Simple but more Sugary Version
1-1/3 C. kosher salt
2/3 C. sugar
2 tsp. black pepper

Fresh egg yolks buried in curing salt mix

Fresh egg yolks buried in curing salt mix.

 

For either version, mix the dry ingredients and put a 1/4″ – 1/2″ layer in the bottom of a non-reactive container.  Make depressions in the salt mix to hold the yolks.  Carefully separate the yolks from the eggs, getting the yolks as free from white as you can.  Once separated, carefully place a yolk in the depression.  Once you have placed as many yolks as you will be curing, gently spoon some of the remaining salt mix around and over the yolks, covering them by about 1/4″ to 1/2″.  Cover the container and place in the fridge for 1 week (7 days).

As I noted above, I didn’t want to end up wasting a bunch of eggs.  But on the other hand, if this turned out great, I didn’t want to have to go through all the trouble and have little to show for it.  So I prepared 4 chicken-egg yolks for each of the cures and 2 duck-egg yolks which I cured in a mixture of the two salt mixes.

eggs.2

Yolks after 2 weeks in the salt cure.

After a week I checked the progress, not knowing exactly what I should be looking for.  The yolks seemed like a firm but fragile jelly and a pretty sticky.  The instructions I had seen said they would be firmer, more like gummy bears.  So, I covered them back up and let them sit in the fridge another week.  In hind sight, leaving them buried in the salt but not putting a lid on the container would have sped up the drying/curing but fridge space was at a premium and I wanted to stack the containers so I put the lids on.

eggs.4

Brushing excess salt cure off the yolks.

Another week later, they’re firmer.  So, on to the next step.  Carefully clean as much of the salt mixture off the yolks as possible – not easy because the yolks are sticky and still surprisingly delicate.

eggs.5

Yolks laid out on cheesecloth, ready to be swaddled.

eggs.7

Swaddled yolks tied off between each one.

eggs.8

Swaddled yolks ready to go back into the fridge. The 4 on top were cured in the fennel cure. The two in the middle are the duck yolks.

Once clean, the yolks are swaddled in a strip of cheese cloth, tied off between each yolk and  returned to the fridge for another week or two of drying, uncovered.

The end result is a yolk that is about half or less the size of what I started with.  The texture is firm, sort of like Swiss cheese.

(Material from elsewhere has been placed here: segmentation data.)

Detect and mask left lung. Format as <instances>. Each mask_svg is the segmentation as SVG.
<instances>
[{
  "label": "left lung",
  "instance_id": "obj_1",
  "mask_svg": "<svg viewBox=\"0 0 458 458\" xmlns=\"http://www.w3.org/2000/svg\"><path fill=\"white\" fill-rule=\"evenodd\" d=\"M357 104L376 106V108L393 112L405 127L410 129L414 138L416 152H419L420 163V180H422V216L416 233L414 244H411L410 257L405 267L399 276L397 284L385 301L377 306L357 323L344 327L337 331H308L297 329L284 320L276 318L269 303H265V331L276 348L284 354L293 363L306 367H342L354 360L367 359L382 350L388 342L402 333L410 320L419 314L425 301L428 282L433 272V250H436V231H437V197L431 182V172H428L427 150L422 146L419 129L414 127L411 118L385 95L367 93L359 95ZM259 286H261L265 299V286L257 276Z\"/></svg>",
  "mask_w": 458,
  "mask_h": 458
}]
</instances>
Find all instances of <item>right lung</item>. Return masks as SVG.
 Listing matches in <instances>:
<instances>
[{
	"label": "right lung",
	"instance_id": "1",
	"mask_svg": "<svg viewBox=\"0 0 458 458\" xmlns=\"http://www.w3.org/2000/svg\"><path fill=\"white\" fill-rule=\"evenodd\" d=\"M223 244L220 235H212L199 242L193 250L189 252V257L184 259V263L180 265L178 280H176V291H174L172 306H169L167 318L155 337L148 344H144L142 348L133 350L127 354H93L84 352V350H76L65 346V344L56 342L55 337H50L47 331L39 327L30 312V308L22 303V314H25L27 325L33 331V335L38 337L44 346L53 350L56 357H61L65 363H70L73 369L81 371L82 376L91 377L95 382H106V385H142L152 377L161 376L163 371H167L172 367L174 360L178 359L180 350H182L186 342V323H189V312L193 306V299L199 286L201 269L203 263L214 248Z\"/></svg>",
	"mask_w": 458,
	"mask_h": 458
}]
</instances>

Now, after all that, what do they taste like?  Reports on the inter-web rave about the richness, the depth of umami.  One likened grated cured egg yolk to dried mayonnaise.

eggs.9

Finished cured yolk grated over ravioli. One-half yolk is enough to season 2 servings.

In my opinion, not so much.  They’re salty.  They taste vaguely of egg.  The added flavor elements of black pepper and fennel are subtle but present.  In the end, I think it was an interesting egg-speriment.  I’m glad I tried to make them.  I find them useful as an umami flavor addition/boost, like anchovy or miso.  My favorite use so far is to grate half of one over a simple pasta with an olive-oil, garlic sauce. They’re also nice grated over a green salad or into a simple vinaigrette dressing.  Ultimately I probably won’t take the time to cure egg yolks again. But you should! It’ll cost you some time but you won’t be sorry.